Table 1. Comparison of Singleton, SingleCall and CAO

Requests/sec Response time (ms)
Singleton 649.07 24.66
SingleCall 649.17 24.46
CAO 552.31 43.75

In the following sections, Fremoting will refer to Fremoting2 using Singleton only. While we did arrive at an adequate partition strategy in the business logic tier for Pet Shop (see performance results in Section 7), our experience pointed out that this is a rather complex process and, even though it is possible to derive a consistent set of guidelines, it will be quite a challenge to perform automatic partitioning.

5.3 Implementing Fproxy

As we described earlier, the goal of Fproxy is much more modest: augment the proxy cache so that it can cache fragments and perform dynamic page assembly. Recall that the objects in the presentation tier of the original Pet Shop are divided into two parts: container pages (Web Forms) and fragments (Web From user controls). Each container page includes placeholders of some fragments.4 Their contents, either obtained from the output cache or generated afresh upon a miss, are to be inserted into the container at runtime to compose a complete Web page.

The flow of Fproxy is shown in Figure 7. In order to accomplish this task, we need to 1) replicate the tier responsible for output caching and page assembly at the front-end and 2) make a back-end version of Pet Shop which is the real generator of content.

Page fragment composition

Figure 7. Page fragment composition

The back-end version is implemented in two steps. First we make each fragment be able to be separately retrieved with a URL like a common Web page. Then in their container pages, we replace the fragment’s placeholder with a special tag that will not be interpreted by ASP.NET but indicate to the front-end that it is to be expanded with the content of a fragment.
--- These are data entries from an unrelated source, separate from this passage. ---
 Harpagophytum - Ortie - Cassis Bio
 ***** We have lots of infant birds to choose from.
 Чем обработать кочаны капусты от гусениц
We create another application to play the role of output caching and page assembly at the front-end. This application has the same set of pages and fragments as Pet Shop and their containment relationships are also maintained, but no actual content is included. When a page is loaded, the container page and the nested fragments will be loaded in turn. What they actually do is retrieving their corresponding “page” from the output cache in case of cache hits, or from the back-end application otherwise. After the real content has arrived, the page composition begins. The special tags in the fetched container page are replaced with the content of its subordinate fragments. The process will be recursively performed if there are nested containments, until the page is finally composed.
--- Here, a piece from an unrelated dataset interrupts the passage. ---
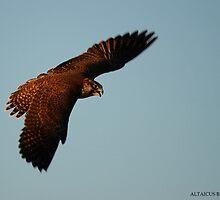 Falco peregrinus pealei by Daniel Rosselló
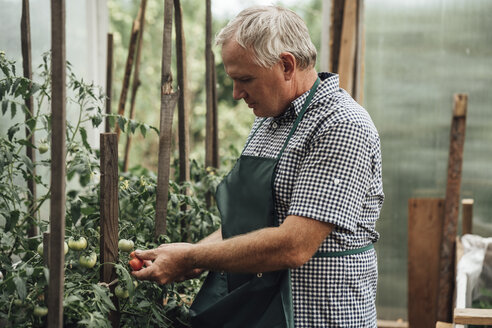 Gardener in greenhouse holding tomatoes - VPIF01104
In summary, here are the steps that will occur at runtime:

  1. client sends request to proxy
  2. proxy fetches container and fragments either from the output cache (now hosted at proxy) or request from backend
  3. proxy assemble the page and returns to the client

We should point out that this version of implementation is for a quick evaluation of the Fproxy option and is much more like a hack: there are no modifications to either proxy or .NET framework anywhere, we simply replicate some of the .NET functionality at the proxy side. As a result, it incurs additional overhead that would otherwise absent in a more solid and application-independent implementation, which is one of our ongoing works.

6. EXPERIMENT SETUP

6.1 The Test Bed

There are totally five machines in our experiment: two servers and three clients (as shown in Figure 8). Both servers are powerful machines each with two Pentium4 2.2GHz CPUs, 2GB RAM and two 73GB SCSI disks. The clients are PCs with sufficient power so that they never become bottlenecks in test runs. The three clients are connected to the front end server through a 100Mbps Ethernet switch. In order to avoid contentions between front-end–client communication and front-end–back-end communication, two network adapters are installed on the front end server. The two portions of traffic will go through different network adapters and switches.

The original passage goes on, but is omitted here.